Local porters tied the junk to the single dock and began unloading it. This far out, ships tended to sail with minimal crew and almost no passengers. The sight of this ship’s sole passenger inspired Daisuke to straighten importantly. Kohi did the same next to him.

“Welcome back, Master Yamato.”

The halfling brothers bowed deeply to the stone-faced elvish sword master, who grunted acknowledgment. Placing his wrapped bag on a low wall, Master Yamato withdrew a wrapped bundle over two feet in length to present to Daisuke with both hands.

“You may now call yourself a swordsman.”

Daisuke forgot to breathe. Accepting with hands he hoped weren’t trembling, he repeated his deep bow.

“Thank you so much, Master!”

Master Yamato grunted again and patted his travel bag.

“You may also tell your parents I will be coming by with a jar of my favorite sake.”

298 words by David A Ludwig (@DavidALudwig)

“What’re you doing on Rain Day,” Sophie asked. She slid another parasol into its packaging sleeve and heat-sealed it at both ends. “Only we’re going to go to a party at Ike’s.
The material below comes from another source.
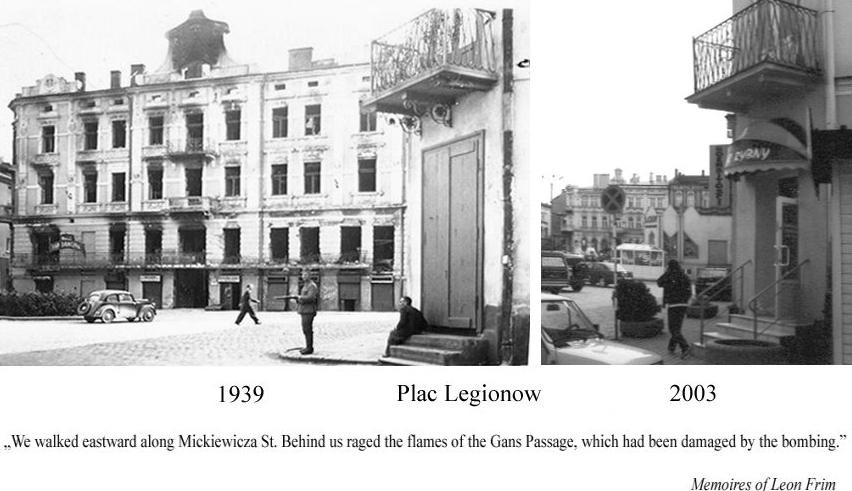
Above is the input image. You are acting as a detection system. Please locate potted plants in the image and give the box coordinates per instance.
[611,276,665,343]
[686,294,719,320]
He’s got shots and cocktails of all types. He’s got a new one he calls GHB: it takes you right out of your head. He’s promised a couple to everyone who stays another day after the end of the floats’ parade. Bed and board as well; the whole of his house is empty since his folks flew to Havana for the celebrations.”

Carly shook her head. “Elliott reckons that Ike’s dodgy. He’d never agree.”

She scooped a pile of parasols into the carton between them, giving it a shake to level its contents. She threw the one on the top back onto Sophie’s workstation and sealed the box. She put it beside her on the stack on the pallet and began to unfold the next carton, assembling it from flat, ready for the next batch of two hundred, give or take a couple.

“What are you going to do then?” Sophie stopped work, opening the parasol she’d been going to sleeve, raising it over her head as though she was going to use it for shelter. The parasols were symbolic, not meant to stop the rain. Celebrants used them, knowing they were going to get wet, the dye from the crepe paper beginning to run almost immediately. There would be photos across all the social media within seconds of the first cloudburst, people with luminous pastel colours running down their faces. The rain would stop at first light and then be dry for another year.

It was one of the most popular events in Jack City.

“I don’t know,” said Carly. “Elliott said he might have to work.”